[What is being asked]:
Copy every item below word for word, keeping each line as it appears.

[Rows from a spatial reasoning dataset]:
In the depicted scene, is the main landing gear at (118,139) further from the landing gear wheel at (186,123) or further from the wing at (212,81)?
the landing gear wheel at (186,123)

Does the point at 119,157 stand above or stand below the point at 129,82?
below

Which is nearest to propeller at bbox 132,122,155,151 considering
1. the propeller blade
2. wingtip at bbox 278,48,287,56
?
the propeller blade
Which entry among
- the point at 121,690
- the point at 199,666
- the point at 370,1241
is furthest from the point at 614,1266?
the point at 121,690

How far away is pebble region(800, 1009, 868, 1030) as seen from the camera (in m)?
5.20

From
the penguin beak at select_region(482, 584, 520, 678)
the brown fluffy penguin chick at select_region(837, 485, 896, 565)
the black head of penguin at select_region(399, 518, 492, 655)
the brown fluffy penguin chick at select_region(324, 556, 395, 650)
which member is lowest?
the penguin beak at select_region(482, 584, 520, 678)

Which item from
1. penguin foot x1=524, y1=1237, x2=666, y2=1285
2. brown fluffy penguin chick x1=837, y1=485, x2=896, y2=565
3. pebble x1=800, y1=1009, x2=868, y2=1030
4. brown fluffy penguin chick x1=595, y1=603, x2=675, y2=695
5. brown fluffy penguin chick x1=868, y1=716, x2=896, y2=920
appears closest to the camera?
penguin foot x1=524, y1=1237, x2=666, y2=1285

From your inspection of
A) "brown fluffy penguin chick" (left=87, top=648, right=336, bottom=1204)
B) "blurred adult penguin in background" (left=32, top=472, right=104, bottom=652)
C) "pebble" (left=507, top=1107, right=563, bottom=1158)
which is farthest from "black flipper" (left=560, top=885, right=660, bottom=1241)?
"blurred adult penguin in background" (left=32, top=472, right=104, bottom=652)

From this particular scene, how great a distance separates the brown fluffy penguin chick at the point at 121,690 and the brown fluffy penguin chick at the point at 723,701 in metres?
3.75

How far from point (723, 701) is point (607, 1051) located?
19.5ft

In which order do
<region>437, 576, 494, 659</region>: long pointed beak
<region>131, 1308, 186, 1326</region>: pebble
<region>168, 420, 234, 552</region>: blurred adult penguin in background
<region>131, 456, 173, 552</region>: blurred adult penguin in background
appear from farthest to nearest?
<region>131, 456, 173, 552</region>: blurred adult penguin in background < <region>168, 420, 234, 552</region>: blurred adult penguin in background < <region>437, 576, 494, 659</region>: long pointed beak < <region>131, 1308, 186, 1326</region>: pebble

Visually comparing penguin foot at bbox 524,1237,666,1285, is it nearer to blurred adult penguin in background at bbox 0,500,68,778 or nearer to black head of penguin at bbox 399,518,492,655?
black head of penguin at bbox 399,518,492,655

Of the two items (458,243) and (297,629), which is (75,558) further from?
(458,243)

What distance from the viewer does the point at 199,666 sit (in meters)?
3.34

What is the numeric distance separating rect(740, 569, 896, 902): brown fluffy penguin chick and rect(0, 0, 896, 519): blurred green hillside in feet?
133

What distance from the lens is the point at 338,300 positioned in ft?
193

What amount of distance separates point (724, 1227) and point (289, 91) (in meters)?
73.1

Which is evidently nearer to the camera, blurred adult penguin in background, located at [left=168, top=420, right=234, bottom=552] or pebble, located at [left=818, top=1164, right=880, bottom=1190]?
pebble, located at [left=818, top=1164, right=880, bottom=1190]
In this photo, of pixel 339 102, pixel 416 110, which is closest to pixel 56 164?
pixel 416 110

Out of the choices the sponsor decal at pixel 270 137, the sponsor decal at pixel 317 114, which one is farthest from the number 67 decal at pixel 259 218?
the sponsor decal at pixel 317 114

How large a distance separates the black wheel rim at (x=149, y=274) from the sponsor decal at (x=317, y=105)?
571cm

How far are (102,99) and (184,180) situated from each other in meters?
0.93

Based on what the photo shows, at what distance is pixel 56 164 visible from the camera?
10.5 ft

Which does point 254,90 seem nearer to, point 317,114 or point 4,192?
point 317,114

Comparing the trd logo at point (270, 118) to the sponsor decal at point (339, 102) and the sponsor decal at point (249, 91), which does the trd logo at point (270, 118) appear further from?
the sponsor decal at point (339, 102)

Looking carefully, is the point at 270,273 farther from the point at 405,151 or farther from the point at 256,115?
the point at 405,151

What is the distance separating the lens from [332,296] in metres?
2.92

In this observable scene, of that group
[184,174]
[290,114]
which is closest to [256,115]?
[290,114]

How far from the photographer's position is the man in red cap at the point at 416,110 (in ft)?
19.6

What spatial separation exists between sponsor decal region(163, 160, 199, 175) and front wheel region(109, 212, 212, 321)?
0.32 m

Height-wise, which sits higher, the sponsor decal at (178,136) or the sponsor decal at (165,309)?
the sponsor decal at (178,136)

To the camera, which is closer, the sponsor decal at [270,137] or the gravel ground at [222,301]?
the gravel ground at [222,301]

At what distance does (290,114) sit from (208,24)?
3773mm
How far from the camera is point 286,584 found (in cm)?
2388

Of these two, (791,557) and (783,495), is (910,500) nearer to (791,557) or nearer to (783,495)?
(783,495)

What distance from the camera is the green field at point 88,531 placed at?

[Answer below]:
In the depicted scene, is the main landing gear at (118,139) further from the landing gear wheel at (186,123) or further from the wing at (212,81)?
the landing gear wheel at (186,123)

Does the point at 119,157 stand above or stand below the point at 129,82?
below

Which is nearest to propeller at bbox 132,122,155,151 considering
1. the propeller blade
2. wingtip at bbox 278,48,287,56
?
the propeller blade
Which entry among
- the point at 121,690
- the point at 199,666
- the point at 370,1241
is furthest from the point at 614,1266?
the point at 121,690

How far away is pebble region(800, 1009, 868, 1030) as seen from the camera (in m)?
5.20

From
the penguin beak at select_region(482, 584, 520, 678)
the brown fluffy penguin chick at select_region(837, 485, 896, 565)
the black head of penguin at select_region(399, 518, 492, 655)
the brown fluffy penguin chick at select_region(324, 556, 395, 650)
which member is lowest?
the penguin beak at select_region(482, 584, 520, 678)

Which item from
1. penguin foot x1=524, y1=1237, x2=666, y2=1285
2. brown fluffy penguin chick x1=837, y1=485, x2=896, y2=565
3. pebble x1=800, y1=1009, x2=868, y2=1030
4. brown fluffy penguin chick x1=595, y1=603, x2=675, y2=695
5. brown fluffy penguin chick x1=868, y1=716, x2=896, y2=920
appears closest to the camera?
penguin foot x1=524, y1=1237, x2=666, y2=1285

From your inspection of
A) "brown fluffy penguin chick" (left=87, top=648, right=336, bottom=1204)
B) "blurred adult penguin in background" (left=32, top=472, right=104, bottom=652)
C) "pebble" (left=507, top=1107, right=563, bottom=1158)
which is farthest from "black flipper" (left=560, top=885, right=660, bottom=1241)?
"blurred adult penguin in background" (left=32, top=472, right=104, bottom=652)

From this particular scene, how great a distance separates the brown fluffy penguin chick at the point at 121,690 and the brown fluffy penguin chick at the point at 723,701 in metres?
3.75

How far from point (723, 701) is point (607, 1051) located?
19.5ft

In which order do
<region>437, 576, 494, 659</region>: long pointed beak
<region>131, 1308, 186, 1326</region>: pebble
<region>168, 420, 234, 552</region>: blurred adult penguin in background
<region>131, 456, 173, 552</region>: blurred adult penguin in background
appear from farthest to nearest?
<region>131, 456, 173, 552</region>: blurred adult penguin in background < <region>168, 420, 234, 552</region>: blurred adult penguin in background < <region>437, 576, 494, 659</region>: long pointed beak < <region>131, 1308, 186, 1326</region>: pebble

Visually comparing penguin foot at bbox 524,1237,666,1285, is it nearer to blurred adult penguin in background at bbox 0,500,68,778 or nearer to black head of penguin at bbox 399,518,492,655?
black head of penguin at bbox 399,518,492,655

Of the two items (458,243) and (297,629), which is (75,558) further from?
(458,243)

What distance from the viewer does the point at 199,666 sit (in meters)?
3.34

What is the numeric distance separating rect(740, 569, 896, 902): brown fluffy penguin chick and rect(0, 0, 896, 519): blurred green hillside in feet?
133

What distance from the lens is the point at 338,300 positioned in ft?
193

What amount of distance separates point (724, 1227) and point (289, 91) (in meters)?
73.1

Which is evidently nearer to the camera, blurred adult penguin in background, located at [left=168, top=420, right=234, bottom=552] or pebble, located at [left=818, top=1164, right=880, bottom=1190]?
pebble, located at [left=818, top=1164, right=880, bottom=1190]
In this photo, of pixel 339 102, pixel 416 110, which is closest to pixel 56 164?
pixel 416 110

Out of the choices the sponsor decal at pixel 270 137, the sponsor decal at pixel 317 114, which one is farthest from the number 67 decal at pixel 259 218?
the sponsor decal at pixel 317 114

How large a distance separates the black wheel rim at (x=149, y=274) from the sponsor decal at (x=317, y=105)?
571cm

How far are (102,99) and (184,180) situated from each other in meters?
0.93

Based on what the photo shows, at what distance is pixel 56 164 visible from the camera?
10.5 ft

Which does point 254,90 seem nearer to, point 317,114 or point 4,192?
point 317,114

Comparing the trd logo at point (270, 118) to the sponsor decal at point (339, 102) and the sponsor decal at point (249, 91), which does the trd logo at point (270, 118) appear further from?
the sponsor decal at point (339, 102)

Looking carefully, is the point at 270,273 farther from the point at 405,151 or farther from the point at 256,115?
the point at 405,151

What is the distance separating the lens from [332,296] in metres?
2.92

In this observable scene, of that group
[184,174]
[290,114]
which is closest to [256,115]?
[290,114]

How far from the photographer's position is the man in red cap at the point at 416,110 (in ft)?
19.6

What spatial separation exists between sponsor decal region(163, 160, 199, 175) and front wheel region(109, 212, 212, 321)?
0.32 m

Height-wise, which sits higher, the sponsor decal at (178,136) or the sponsor decal at (165,309)?
the sponsor decal at (178,136)

To the camera, which is closer, the sponsor decal at [270,137] or the gravel ground at [222,301]?
the gravel ground at [222,301]

At what distance does (290,114) sit from (208,24)?
3773mm
How far from the camera is point 286,584 found (in cm)?
2388

Of these two, (791,557) and (783,495), is (910,500) nearer to (791,557) or nearer to (783,495)?
(783,495)

What distance from the camera is the green field at point 88,531 placed at?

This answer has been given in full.